Signify Health, which provides a value-based care platform that uses advanced analytics and other technology to shift health services toward the home, went public in February after raising $564 million in its initial public offering.
Heal, a company that offers both telemedicine and doctor house calls, raised $100 million backed by Humana. The venture-capital-backed company has raised $164 million from investors to date.
Even Amazon, through its Amazon Care program, is making moves into home-based healthcare services. In 2019, Amazon announced it was piloting a new virtual health service benefit for employees and their families in the Seattle region called Amazon Care.
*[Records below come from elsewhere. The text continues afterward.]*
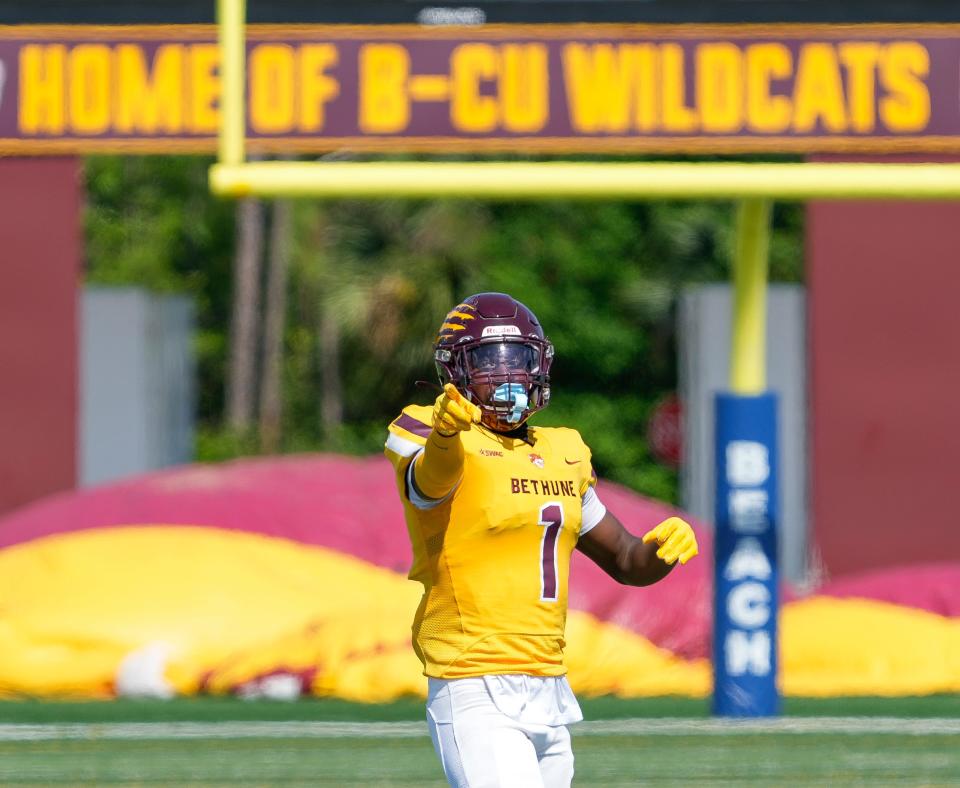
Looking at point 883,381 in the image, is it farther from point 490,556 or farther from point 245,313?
point 245,313

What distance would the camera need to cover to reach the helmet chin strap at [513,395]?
14.7 feet

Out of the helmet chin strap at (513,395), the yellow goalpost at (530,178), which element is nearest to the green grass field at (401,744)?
the yellow goalpost at (530,178)

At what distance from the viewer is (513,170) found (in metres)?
9.20

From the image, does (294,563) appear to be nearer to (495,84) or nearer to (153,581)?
(153,581)

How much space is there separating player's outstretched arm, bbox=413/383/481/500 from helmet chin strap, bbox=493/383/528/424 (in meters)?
0.09

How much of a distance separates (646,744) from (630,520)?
310 centimetres

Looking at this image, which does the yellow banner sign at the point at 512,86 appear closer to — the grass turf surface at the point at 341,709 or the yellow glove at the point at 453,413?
the grass turf surface at the point at 341,709

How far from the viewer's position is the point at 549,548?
4.59m

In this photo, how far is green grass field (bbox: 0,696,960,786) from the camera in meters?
8.05

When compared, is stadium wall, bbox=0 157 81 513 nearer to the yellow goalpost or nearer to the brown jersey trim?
the yellow goalpost

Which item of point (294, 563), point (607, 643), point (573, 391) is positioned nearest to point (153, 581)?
point (294, 563)

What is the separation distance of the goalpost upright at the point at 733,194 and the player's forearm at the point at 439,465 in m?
4.77

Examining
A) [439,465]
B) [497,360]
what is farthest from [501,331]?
[439,465]

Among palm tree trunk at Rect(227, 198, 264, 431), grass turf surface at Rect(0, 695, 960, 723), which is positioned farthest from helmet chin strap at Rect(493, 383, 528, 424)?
palm tree trunk at Rect(227, 198, 264, 431)
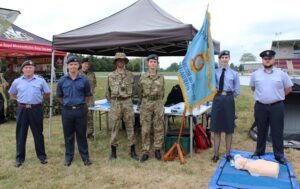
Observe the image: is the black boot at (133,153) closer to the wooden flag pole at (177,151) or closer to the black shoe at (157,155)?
the black shoe at (157,155)

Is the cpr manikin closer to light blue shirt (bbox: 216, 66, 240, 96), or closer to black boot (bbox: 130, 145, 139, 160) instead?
light blue shirt (bbox: 216, 66, 240, 96)

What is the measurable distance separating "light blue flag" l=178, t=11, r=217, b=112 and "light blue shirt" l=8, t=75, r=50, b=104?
82.0 inches

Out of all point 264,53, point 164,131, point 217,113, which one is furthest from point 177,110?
point 264,53

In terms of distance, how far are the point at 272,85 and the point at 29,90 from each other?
11.4 feet

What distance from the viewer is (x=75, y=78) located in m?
4.31

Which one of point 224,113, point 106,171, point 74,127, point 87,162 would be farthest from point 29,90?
point 224,113

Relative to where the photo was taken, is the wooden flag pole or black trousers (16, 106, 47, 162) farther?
the wooden flag pole

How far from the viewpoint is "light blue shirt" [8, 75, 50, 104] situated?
4.25 meters

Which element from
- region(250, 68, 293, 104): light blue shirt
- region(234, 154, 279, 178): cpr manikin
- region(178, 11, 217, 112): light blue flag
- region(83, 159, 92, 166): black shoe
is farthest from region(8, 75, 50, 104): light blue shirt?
region(250, 68, 293, 104): light blue shirt

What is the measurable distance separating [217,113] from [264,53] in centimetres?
109

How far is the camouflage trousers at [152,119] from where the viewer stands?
454 cm

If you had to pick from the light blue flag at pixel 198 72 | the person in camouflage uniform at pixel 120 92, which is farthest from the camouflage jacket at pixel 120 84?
the light blue flag at pixel 198 72

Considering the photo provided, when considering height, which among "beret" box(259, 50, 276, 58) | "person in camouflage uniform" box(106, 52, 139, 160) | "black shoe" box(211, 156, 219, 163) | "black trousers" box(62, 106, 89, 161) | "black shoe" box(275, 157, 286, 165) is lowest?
"black shoe" box(211, 156, 219, 163)

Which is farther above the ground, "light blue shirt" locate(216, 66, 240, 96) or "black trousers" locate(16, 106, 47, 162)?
"light blue shirt" locate(216, 66, 240, 96)
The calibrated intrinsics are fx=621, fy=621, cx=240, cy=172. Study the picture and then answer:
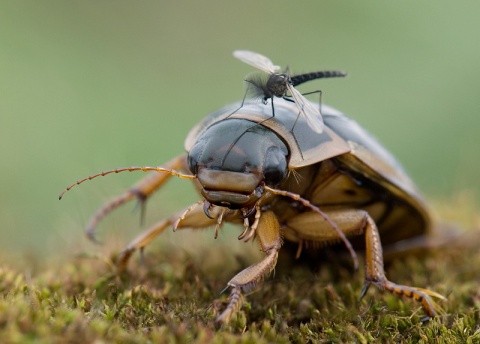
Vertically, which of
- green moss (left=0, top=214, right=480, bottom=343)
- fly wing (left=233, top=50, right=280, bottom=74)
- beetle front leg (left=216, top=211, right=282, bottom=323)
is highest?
fly wing (left=233, top=50, right=280, bottom=74)

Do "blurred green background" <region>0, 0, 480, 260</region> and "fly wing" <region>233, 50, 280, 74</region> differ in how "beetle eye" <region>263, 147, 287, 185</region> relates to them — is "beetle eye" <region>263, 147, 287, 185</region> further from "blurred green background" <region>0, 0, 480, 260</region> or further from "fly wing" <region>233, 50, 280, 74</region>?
"blurred green background" <region>0, 0, 480, 260</region>

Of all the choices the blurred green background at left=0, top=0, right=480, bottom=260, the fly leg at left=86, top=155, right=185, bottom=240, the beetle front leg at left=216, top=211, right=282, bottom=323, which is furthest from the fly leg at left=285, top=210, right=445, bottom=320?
the blurred green background at left=0, top=0, right=480, bottom=260

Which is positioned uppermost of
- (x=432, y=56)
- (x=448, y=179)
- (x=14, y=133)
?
(x=432, y=56)

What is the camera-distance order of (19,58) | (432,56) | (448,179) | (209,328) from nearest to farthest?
(209,328), (448,179), (19,58), (432,56)

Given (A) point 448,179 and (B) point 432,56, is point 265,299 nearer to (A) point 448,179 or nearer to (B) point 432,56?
(A) point 448,179

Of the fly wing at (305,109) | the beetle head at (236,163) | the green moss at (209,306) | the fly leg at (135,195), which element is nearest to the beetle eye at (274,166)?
the beetle head at (236,163)

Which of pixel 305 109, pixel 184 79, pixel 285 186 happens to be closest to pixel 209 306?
pixel 285 186

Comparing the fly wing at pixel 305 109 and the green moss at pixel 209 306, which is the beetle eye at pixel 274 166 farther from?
the green moss at pixel 209 306

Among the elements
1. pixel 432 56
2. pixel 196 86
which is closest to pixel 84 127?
pixel 196 86
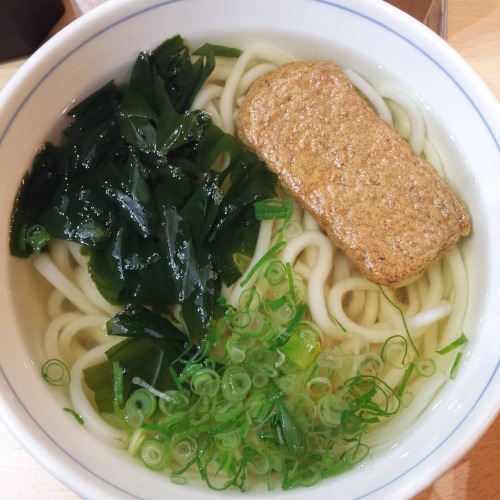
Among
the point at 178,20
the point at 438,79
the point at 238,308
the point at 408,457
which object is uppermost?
the point at 178,20

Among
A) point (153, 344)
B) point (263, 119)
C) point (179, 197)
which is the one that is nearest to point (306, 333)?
point (153, 344)

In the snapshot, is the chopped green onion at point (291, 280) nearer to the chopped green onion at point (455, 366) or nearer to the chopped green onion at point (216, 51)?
the chopped green onion at point (455, 366)

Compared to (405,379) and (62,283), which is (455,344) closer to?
(405,379)

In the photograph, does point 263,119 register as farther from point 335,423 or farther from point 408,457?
point 408,457

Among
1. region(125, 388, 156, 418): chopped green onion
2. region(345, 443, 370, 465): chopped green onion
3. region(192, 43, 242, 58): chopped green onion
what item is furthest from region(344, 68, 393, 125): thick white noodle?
region(125, 388, 156, 418): chopped green onion

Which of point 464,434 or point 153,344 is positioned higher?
point 153,344

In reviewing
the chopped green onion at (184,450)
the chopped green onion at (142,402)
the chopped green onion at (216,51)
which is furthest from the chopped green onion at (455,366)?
the chopped green onion at (216,51)

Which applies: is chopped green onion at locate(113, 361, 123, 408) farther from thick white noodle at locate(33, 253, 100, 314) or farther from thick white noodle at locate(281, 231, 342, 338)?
thick white noodle at locate(281, 231, 342, 338)
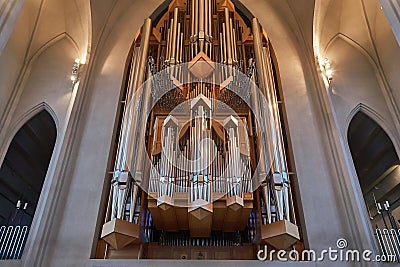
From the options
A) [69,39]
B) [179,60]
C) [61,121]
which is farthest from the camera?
[69,39]

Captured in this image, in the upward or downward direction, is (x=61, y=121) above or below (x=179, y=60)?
below

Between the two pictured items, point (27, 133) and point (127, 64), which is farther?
point (27, 133)

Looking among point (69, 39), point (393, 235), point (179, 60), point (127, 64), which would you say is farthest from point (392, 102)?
point (69, 39)

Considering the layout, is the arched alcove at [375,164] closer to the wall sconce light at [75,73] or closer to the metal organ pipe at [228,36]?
the metal organ pipe at [228,36]

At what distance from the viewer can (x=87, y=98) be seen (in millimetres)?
8570

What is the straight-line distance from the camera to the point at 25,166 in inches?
440

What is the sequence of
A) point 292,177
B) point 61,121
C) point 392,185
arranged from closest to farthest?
1. point 292,177
2. point 61,121
3. point 392,185

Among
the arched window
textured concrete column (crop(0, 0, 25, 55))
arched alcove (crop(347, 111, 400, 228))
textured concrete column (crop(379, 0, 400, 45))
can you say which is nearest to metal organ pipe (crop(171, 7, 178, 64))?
the arched window

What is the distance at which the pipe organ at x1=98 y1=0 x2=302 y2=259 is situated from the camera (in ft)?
21.3

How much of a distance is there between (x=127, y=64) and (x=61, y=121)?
2.33 meters

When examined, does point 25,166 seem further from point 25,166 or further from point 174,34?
point 174,34

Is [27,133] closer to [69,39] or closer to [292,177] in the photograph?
[69,39]

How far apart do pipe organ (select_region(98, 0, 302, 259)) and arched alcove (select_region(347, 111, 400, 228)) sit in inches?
114

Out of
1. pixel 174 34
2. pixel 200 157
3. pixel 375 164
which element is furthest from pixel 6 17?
pixel 375 164
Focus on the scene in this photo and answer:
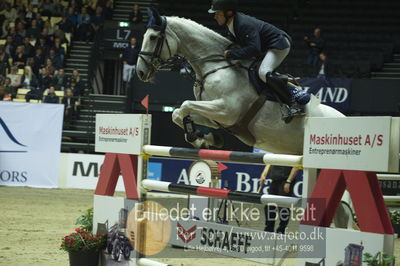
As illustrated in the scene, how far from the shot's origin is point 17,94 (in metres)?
17.2

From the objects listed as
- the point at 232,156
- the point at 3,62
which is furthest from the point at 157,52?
the point at 3,62

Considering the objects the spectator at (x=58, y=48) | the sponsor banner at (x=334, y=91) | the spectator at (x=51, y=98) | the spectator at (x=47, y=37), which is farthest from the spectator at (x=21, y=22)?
the sponsor banner at (x=334, y=91)

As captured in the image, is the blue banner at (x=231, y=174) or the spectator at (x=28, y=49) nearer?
the blue banner at (x=231, y=174)

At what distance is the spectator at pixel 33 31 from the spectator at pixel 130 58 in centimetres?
413

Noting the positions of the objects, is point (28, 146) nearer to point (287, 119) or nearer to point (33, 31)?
point (33, 31)

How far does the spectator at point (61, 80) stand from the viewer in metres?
18.6

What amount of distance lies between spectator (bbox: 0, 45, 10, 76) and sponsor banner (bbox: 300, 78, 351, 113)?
370 inches

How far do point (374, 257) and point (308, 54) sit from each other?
1431 cm

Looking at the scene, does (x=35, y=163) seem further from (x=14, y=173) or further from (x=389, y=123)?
(x=389, y=123)

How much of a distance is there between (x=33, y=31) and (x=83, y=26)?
1642 millimetres

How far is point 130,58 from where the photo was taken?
1816 centimetres

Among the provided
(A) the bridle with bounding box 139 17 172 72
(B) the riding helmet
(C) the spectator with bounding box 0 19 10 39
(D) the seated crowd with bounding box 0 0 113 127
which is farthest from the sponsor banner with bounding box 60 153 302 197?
(C) the spectator with bounding box 0 19 10 39

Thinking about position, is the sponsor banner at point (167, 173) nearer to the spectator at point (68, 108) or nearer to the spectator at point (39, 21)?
the spectator at point (68, 108)

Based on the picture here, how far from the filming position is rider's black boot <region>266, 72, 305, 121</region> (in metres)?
5.89
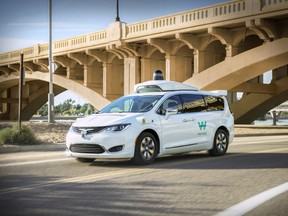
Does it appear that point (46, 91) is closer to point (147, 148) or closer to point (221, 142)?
point (221, 142)

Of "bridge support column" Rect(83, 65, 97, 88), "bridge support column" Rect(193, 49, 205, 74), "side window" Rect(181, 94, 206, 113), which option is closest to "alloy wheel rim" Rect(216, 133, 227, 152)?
"side window" Rect(181, 94, 206, 113)

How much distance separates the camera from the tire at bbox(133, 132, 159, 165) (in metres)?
9.98

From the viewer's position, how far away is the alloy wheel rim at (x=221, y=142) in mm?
12453

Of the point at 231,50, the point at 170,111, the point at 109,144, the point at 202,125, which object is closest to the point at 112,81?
the point at 231,50

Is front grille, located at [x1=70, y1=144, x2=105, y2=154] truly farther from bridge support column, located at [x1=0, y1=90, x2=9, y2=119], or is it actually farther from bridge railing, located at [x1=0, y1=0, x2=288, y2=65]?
bridge support column, located at [x1=0, y1=90, x2=9, y2=119]

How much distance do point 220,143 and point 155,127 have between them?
111 inches

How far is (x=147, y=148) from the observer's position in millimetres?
10250

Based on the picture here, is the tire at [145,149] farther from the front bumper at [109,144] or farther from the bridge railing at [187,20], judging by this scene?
the bridge railing at [187,20]

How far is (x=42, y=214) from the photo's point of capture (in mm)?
5551

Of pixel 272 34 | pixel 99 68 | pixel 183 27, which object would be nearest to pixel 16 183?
pixel 272 34

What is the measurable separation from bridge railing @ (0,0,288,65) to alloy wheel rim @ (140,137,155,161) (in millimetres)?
14713

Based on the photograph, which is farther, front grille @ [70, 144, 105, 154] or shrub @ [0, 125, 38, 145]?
shrub @ [0, 125, 38, 145]

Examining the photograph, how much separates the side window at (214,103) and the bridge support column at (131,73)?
2131 centimetres

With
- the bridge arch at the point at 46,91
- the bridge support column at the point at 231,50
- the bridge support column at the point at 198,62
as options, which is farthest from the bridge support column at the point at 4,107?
the bridge support column at the point at 231,50
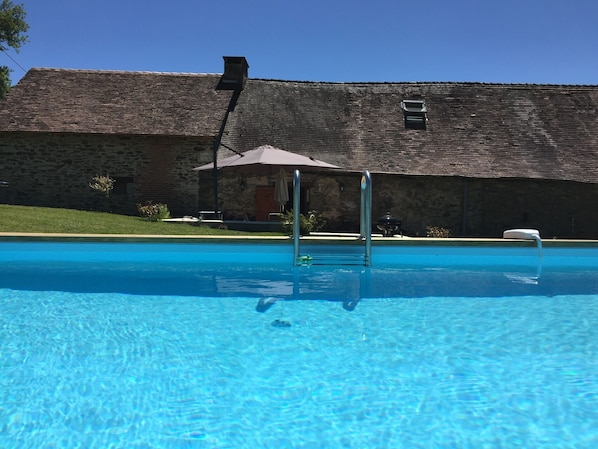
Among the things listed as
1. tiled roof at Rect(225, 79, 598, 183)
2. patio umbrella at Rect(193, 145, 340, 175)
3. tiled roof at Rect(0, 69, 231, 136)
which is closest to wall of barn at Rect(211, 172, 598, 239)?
tiled roof at Rect(225, 79, 598, 183)

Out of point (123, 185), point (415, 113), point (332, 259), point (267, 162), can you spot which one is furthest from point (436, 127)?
point (123, 185)

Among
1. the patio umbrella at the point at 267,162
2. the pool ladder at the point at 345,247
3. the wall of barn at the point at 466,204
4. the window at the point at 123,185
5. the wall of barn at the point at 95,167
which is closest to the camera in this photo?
the pool ladder at the point at 345,247

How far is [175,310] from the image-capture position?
18.6 ft

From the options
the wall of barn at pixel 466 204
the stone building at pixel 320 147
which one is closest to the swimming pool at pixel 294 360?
the wall of barn at pixel 466 204

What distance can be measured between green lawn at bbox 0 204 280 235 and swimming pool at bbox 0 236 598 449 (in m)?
3.23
The tech giant said the service combines “the best of both virtual and in-person care” by offering virtual visits, in-person primary care visits at patients’ homes or offices and prescription delivery.
Over the past year, Vesta has expanded its footprint and now operates in five states, with additional expansion planned for this year. Vesta has nearly nationwide coverage through its affiliated medical group. With rapid expansion of network participation, Vesta has quickly scaled its ability to deliver virtual chronic care management and remote health monitoring to members from the comfort of home.